- -
- 100%
- +
– Спаси, спаси, спаси!
Над рекой серебрится туман, откуда‐то раздаются смех и бормотание, но прислушивайся не прислушивайся, слов не разобрать: голоса смяты ветром, теряются в приглушенных скрипах деревьев, шелесте облетающих листьев, звоне схваченной инеем травы. Небо темнеет, затягивается, клубится тучами, набухает дождем, вот-вот – и начнется гроза.
Надо уходить до разгара бури, пока еще видно дорогу назад. Пытаюсь встать – и не могу. Голова кружится, меня ведет – ощущение, что я на карусели, и она крутится все быстрее и быстрее, и сейчас меня стошнит, точно стошнит. Все вокруг растекается кляксами – и река, и небо, и высокий человек на другом берегу. Лица не разглядеть, глаз тем более, но кажется, будто его взгляд забирается морозом под кожу.
«Слышала про хозяина леса? Слышала, малая?» – посмеивается кто‐то голосом Лисы.
«Если он тебя приметил – поминай как звали», – шепчет на ухо.
«За исполнение любого желания нужно платить», – бормочет.
Боже, что я наделала! Зачем сюда пришла?!

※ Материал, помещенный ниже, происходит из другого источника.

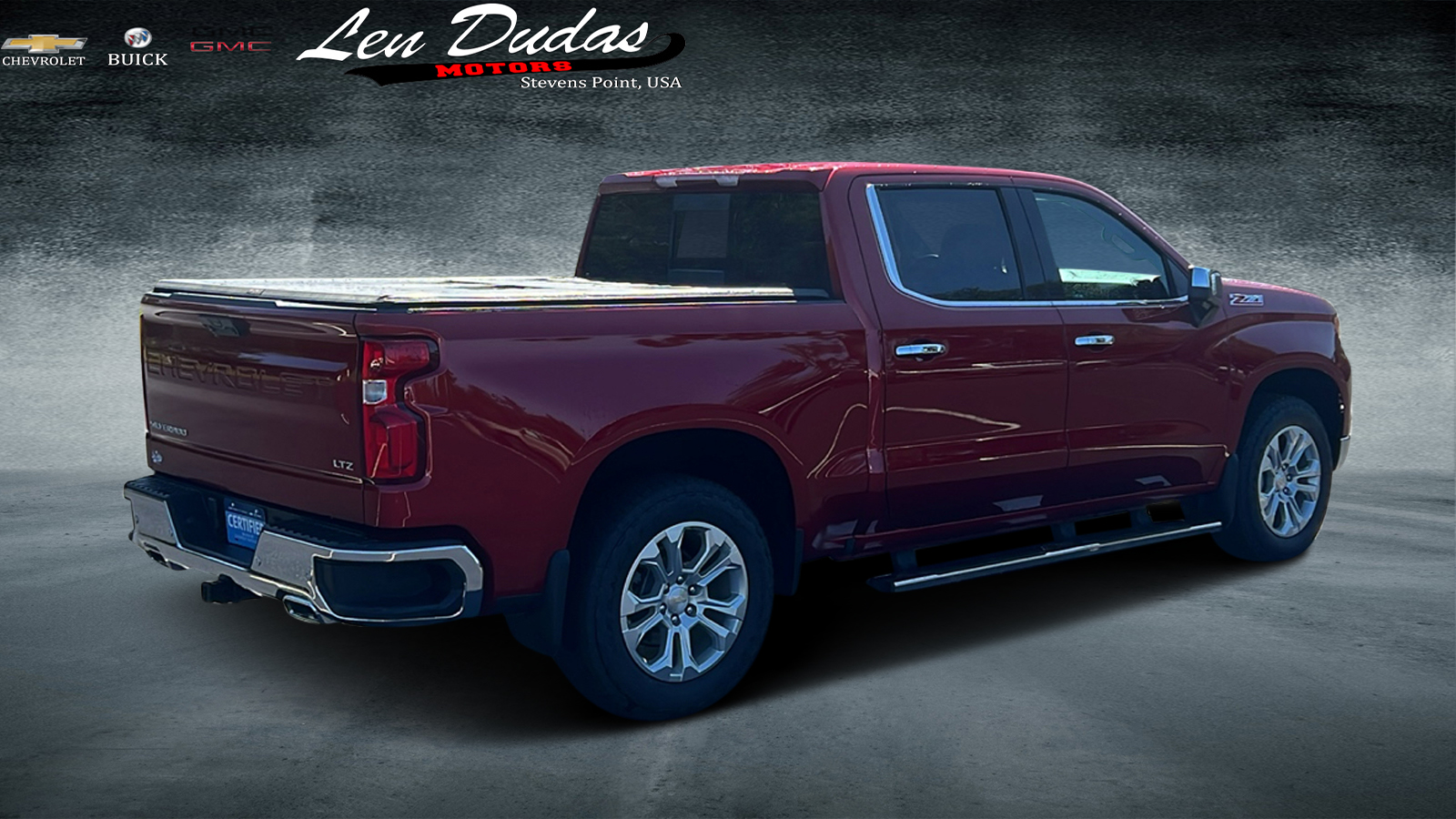 2023 Chevrolet Silverado 1500 LTZ 4WD Crew Cab 147 4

– Пойдем, – поворачиваюсь к Юре и вскрикиваю. Его глаза – мутные и застывшие, как у мертвеца, лицо – серо-зеленое, из носа по синеватым губам и подбородку течет кровь. – Надо идти! Давай, идем, ну же! – трясу Юру за плечо, но он молчит, раскачивается из стороны в сторону, он и в сознании, и нет, кажется, еще чуть-чуть – и рухнет замертво.

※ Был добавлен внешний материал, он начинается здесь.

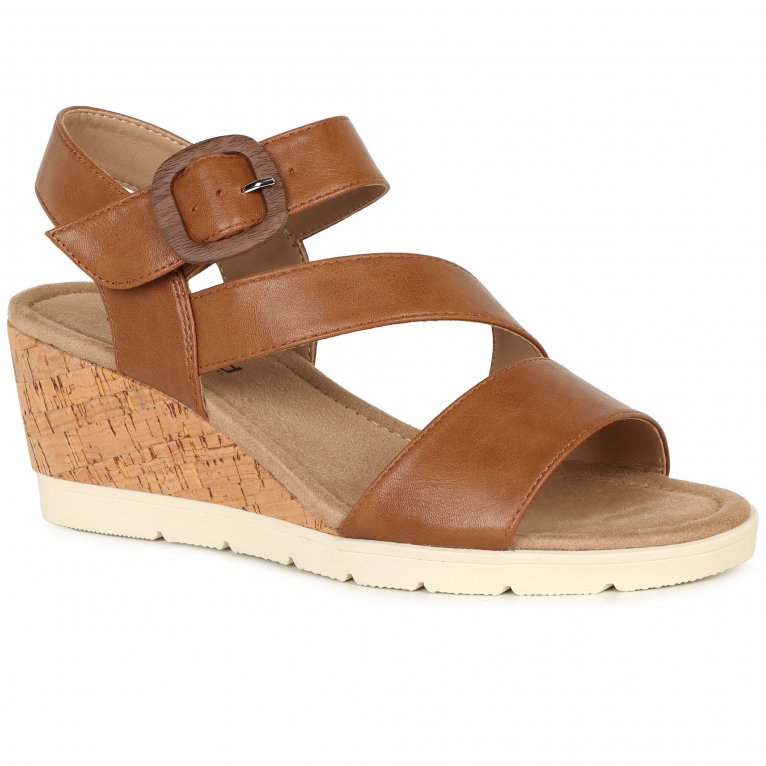 charles clinkard Westland Eloise 01 Womens Wedge Heel Sandals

«Поминай как звали, поминай как звали, как звали, как звали…»
Заставляю Юру подняться, закидываю его руку себе за плечо, и дыхание перехватывает от тяжести полуживого тела. Раз, два, три, четыре – давай, Жень, считай шаги, просто считай и ни о чем не думай – пять, шесть, семь – черт! – меня заносит. Врезаемся в дерево, раздается треск разбившегося стекла – видимо, это циферблат часов, – и мы падаем.
Кажется, я больше не смогу встать. Если я нужна лесу, если он хочет выпить меня до конца – может, пусть так и будет? Может, лучше не сопротивляться, может, лучше лечь и уснуть навсегда, напитать собой деревья, прорасти по весне иван-чаем, растечься цветочным шепотом над рекой?
Но я вижу, как Юрино лицо становится все бледнее и тусклее – и внутри разгорается злость. Юра здесь из-за меня, только из-за меня, – и я не прощу себя, ни живую, ни мертвую, если с ним что‐то случится. Ярость растекается веселым электричеством по мускулам, дает силы подняться. Заставляю Юру снова обнять меня за плечо и иду, иду, плачу – и все равно иду, пока не оказываюсь в Околесье.

Кто нас нашел, кто развел по домам – не помню, как я легла в кровать – тоже. Утром следующего дня просыпаюсь и чувствую себя так, будто выздоравливаю после долгой болезни. Взрослые смотрят беспокойно. Говорят, что мы с Юрой оба с самого утра «никакие», «чудные», «пришибленные», словом, мы не мы.
– Может, обследование сделать, железо проверить? Не могла же наша дочь вчера сама себя довести до такого состояния! – беспокоится папа.
– Гулять уходили нормальные, живые дети, вернулись полутрупы! Еще и часы угробили. Жень, ну что за свинство, а? Федор Павлович ругается, говорит, вещь дорогая, ценная, Юре на день рождения подарили! Никакого уважения к деньгам! – хмурится мама.
– Чем вы там накачались, прости господи? Что за дети пошли! – ворчит бабка.
– Юрочка еле до кровати доковылял, так головка болела. Бегаю всю ночь проверяю – грешным делом думаю, вдруг не дышит кояшым 4. Только под утро оклемался, – жалуется Юрина мама моей по телефону.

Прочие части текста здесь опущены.